Jesús Ignacio Simón is an agricultural graduate, founder and director of Gaia, an integral environmental consultancy company in Mexico. Producer of organic fertilisers, entomopathogenic fungi, beneficial bacteria, biofertilisers and mineral broths. Producer of natural mineral complexes (stone-meal). Ignacio advises organic fruit and vegetable producers and provides national and international training courses in organic agriculture. Co-founder of the Asociación Mexicana de Productores, Formuladores y Distribuidores de Insumos Orgánicos, Biológicos y Ecológicos A.C. (AMPFYDIOBE, A.C. – Mexican Association of Producers, Formulators and Distributors of Organic, Biological and Ecological Inputs) and President of the Organic Council of Michoacán, A.C., he has participated as lecturer and trainer in various national and international events (Cuba, USA, Switzerland, Colombia, El Salvador, Chile, Spain and Australia).

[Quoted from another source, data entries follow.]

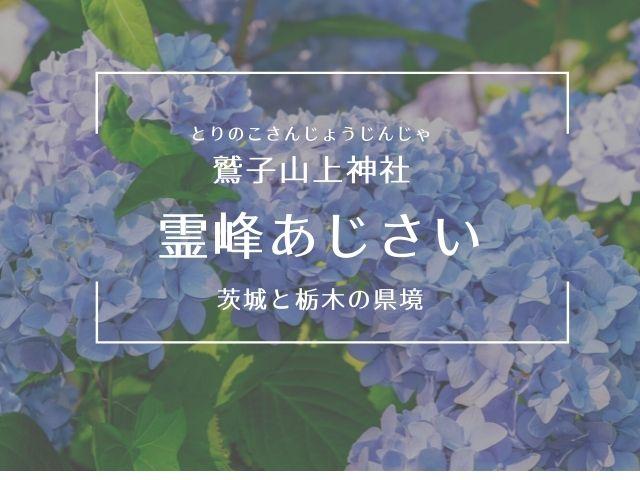 鷲子山上神社 あじさい
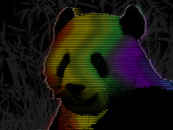 panda in Technicolor by sebasebi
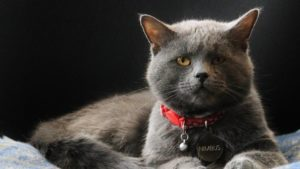 Mount Washington Observatory's new cat, Nimbus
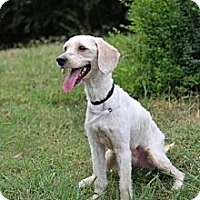 Adopt A Pet :: Teddy - Knoxville, TN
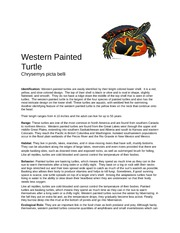 Western Painted Turtle Report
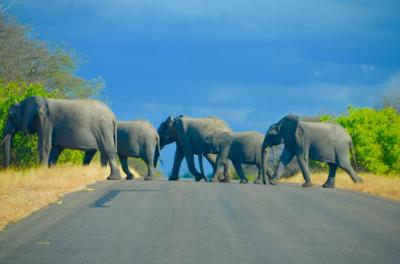 4 Days Kruger National Park Safari and Panorama Route, from Johannesburg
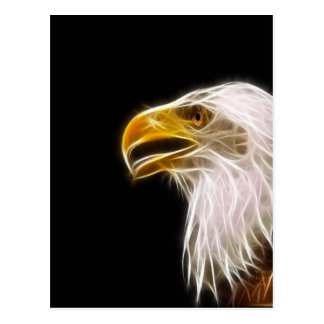 Fractal Eagle Head Custom Design Postcard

Jairo Restrepo Rivera was born in Colombia. Brazilian by adoption and agronomist by profession, he studied at the University of Pelotas in Rio Grande, southern Brazil. For years he has been travelling the world outlining his theories on what he calls organic agriculture, comparing it with the industrial economy, which he explains has led to world hunger. He is based in Cali, Colombia, from where he also travels around the southern cone of America. He has been to every single country in South America. He meets up with farmers, but farmers who really do work the land. He advises ministries, gives talks at universities and declares himself a staunch enemy of pesticides. He talks about trophobiosis (existence of life through food), the necessary remineralisation of soils through stone-meal, the regenerative power of microbiology from cow dung and forest compost to restore soil fertility. He is a forerunner in the use of chromatography as a tool for finding the balance between microbiology, minerals and organic matter in soils. He is also well-versed in how the moon influences all biological processes in living things.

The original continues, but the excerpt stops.